■ Fragmento del foro ■
========================================================================

HID definitivamente... pero salen caras


----------



## Warp (May 24, 2004)

triphop said:


> veo que tambien tienen plaga de "enduros" por tus tierras... como hacen daño al camino verdad?
> 
> saludos y que vivan los Solo Rides!


Demasiadas en Chiluca!! Enduros y Quads...

En Chiluca nos han cerrado algunos trails por las inches motos.

Que bueno que estas rodando! Y si... rodar solo tiene su encanto...


----------



## crisillo (Jul 3, 2004)

tacubaya said:


> HID definitivamente... pero salen caras


LED, Lupine para ser exacto...pero cuestan como una bici 

ya estoy palanquendo a Chad para que se haga dealer de Lupine


----------



## crisillo (Jul 3, 2004)

========================================================================

■ Datos proporcionados ■
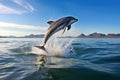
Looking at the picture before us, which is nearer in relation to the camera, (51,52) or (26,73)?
(26,73)

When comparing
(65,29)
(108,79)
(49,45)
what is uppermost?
(65,29)

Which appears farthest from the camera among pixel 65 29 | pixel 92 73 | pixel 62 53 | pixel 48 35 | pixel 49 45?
pixel 49 45

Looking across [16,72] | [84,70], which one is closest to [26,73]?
[16,72]

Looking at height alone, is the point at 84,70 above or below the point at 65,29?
below

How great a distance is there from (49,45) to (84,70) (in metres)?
10.8

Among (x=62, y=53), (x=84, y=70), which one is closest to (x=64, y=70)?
(x=84, y=70)

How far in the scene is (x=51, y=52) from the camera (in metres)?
22.4

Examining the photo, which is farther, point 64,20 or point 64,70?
point 64,20

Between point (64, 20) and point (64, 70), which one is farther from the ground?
point (64, 20)

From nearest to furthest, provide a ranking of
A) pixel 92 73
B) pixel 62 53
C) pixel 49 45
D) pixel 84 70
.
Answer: pixel 92 73 → pixel 84 70 → pixel 62 53 → pixel 49 45

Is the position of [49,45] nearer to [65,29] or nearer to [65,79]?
[65,29]

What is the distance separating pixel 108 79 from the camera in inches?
431

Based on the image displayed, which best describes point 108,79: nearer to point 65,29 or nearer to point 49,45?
point 65,29

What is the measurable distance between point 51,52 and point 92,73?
10.7 meters
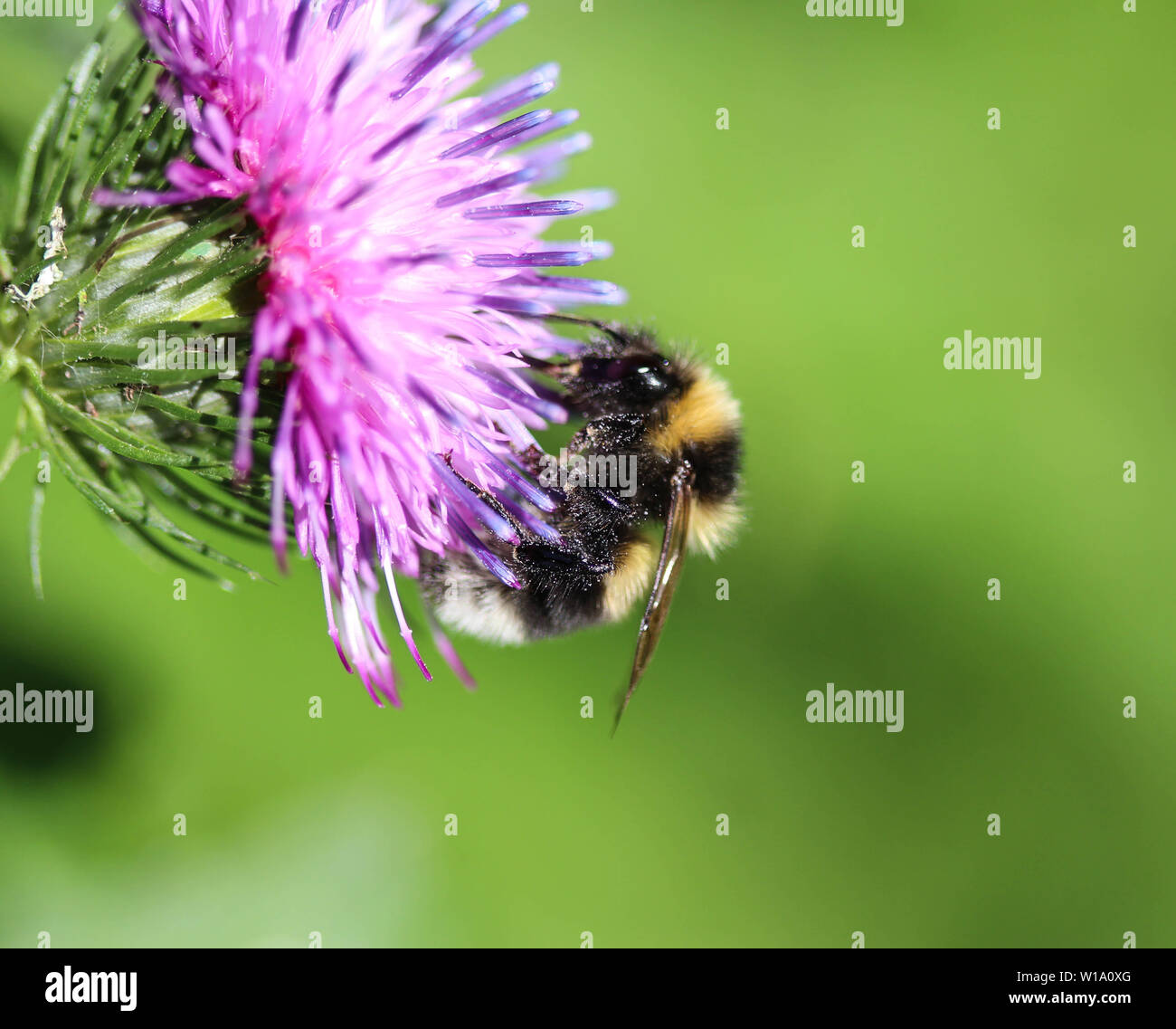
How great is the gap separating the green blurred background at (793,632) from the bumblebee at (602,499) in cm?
135

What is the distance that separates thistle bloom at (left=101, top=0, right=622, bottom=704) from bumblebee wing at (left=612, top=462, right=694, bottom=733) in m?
0.35

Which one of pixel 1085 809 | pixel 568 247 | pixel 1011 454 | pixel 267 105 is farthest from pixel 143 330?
pixel 1085 809

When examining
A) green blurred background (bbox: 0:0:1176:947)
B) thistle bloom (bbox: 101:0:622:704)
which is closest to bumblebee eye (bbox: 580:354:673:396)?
thistle bloom (bbox: 101:0:622:704)

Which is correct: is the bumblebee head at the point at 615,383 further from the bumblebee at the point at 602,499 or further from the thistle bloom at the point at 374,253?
the thistle bloom at the point at 374,253

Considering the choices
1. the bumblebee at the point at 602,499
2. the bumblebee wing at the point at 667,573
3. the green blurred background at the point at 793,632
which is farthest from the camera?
the green blurred background at the point at 793,632

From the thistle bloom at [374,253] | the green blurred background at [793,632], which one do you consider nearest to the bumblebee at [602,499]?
the thistle bloom at [374,253]

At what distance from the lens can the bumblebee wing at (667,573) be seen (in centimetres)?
233

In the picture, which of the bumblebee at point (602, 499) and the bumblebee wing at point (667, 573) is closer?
the bumblebee wing at point (667, 573)

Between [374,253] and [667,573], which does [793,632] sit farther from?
[374,253]

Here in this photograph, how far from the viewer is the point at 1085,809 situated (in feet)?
14.9

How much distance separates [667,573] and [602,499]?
12.6 inches

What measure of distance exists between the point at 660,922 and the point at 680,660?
3.42 feet

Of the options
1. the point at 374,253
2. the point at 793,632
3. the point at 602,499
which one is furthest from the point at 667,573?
the point at 793,632

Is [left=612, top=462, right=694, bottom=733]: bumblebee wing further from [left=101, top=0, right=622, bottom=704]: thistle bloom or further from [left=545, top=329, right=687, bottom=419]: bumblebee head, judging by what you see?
[left=101, top=0, right=622, bottom=704]: thistle bloom
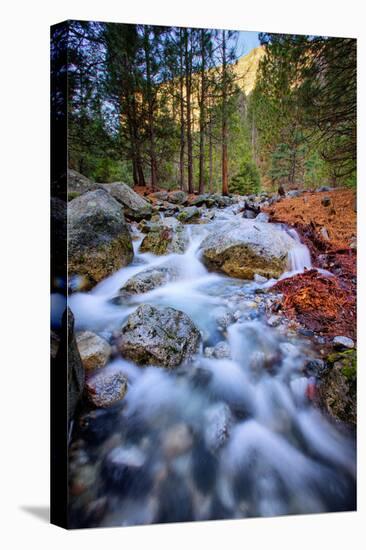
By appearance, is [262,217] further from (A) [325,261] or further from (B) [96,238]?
(B) [96,238]

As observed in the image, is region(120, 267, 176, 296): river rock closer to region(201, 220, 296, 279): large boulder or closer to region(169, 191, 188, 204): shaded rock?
region(201, 220, 296, 279): large boulder

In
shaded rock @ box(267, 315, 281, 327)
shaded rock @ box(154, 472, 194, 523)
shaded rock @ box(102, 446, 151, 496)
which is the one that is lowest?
shaded rock @ box(154, 472, 194, 523)

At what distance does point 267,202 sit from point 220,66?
3.29ft

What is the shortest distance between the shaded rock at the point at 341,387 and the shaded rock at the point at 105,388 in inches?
55.8

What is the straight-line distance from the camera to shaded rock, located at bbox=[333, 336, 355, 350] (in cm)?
352

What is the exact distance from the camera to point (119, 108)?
313 cm

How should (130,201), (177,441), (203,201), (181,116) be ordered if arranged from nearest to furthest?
(177,441)
(130,201)
(181,116)
(203,201)

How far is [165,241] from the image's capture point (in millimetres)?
3359

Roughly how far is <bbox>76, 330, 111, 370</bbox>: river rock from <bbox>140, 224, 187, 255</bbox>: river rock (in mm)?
681

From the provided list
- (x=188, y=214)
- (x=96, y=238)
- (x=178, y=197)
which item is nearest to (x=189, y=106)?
(x=178, y=197)

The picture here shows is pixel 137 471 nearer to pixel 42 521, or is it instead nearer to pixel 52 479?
pixel 52 479

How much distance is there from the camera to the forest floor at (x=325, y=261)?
3504 mm

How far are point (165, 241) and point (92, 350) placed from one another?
90cm

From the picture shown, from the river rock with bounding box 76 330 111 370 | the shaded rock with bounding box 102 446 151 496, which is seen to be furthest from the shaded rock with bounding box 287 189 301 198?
the shaded rock with bounding box 102 446 151 496
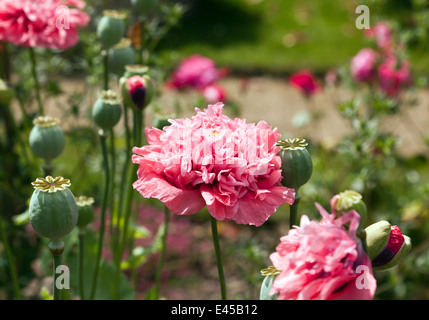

========================================================================

■ Ejercicio escrito A ■
Responda brevemente, a partir del fragmento del foro:
(i) Según Warp, ¿qué vehículos abundan en Chiluca?
(ii) ¿De qué marca son las luces LED que menciona crisillo?
(iii) ¿A quién presiona crisillo para que se haga distribuidor de esa marca?
■ Ejercicio escrito B ■
Prosiga el fragmento del foro a partir del punto en que se interrumpe.
No es necesario consultar el listado.

■ Respuesta A ■
(i) Enduros y quads.
(ii) Lupine.
(iii) A Chad.

■ Respuesta B ■
triphop said:


> cris: tambien estoy considerando rodadar de noche... con eso de que ya está oscureciendo más temprano y tengo el cerro a mis espaldas como para una vuelta rapida en la tarde, sí me harían bien... alguno me recomienda luces? que es mejor HID, LED, Halogeno? Neon?


Trip,
y estoy usando halógeno ahora, porque son más baratas (Sigma Evo + Evo X)..... pero estoy tentado a comprarme una luz adicional para el casco...

si me "boto", talves le entre a una Lupine...aunque tendría que superar el "sticker shock" con esos precios..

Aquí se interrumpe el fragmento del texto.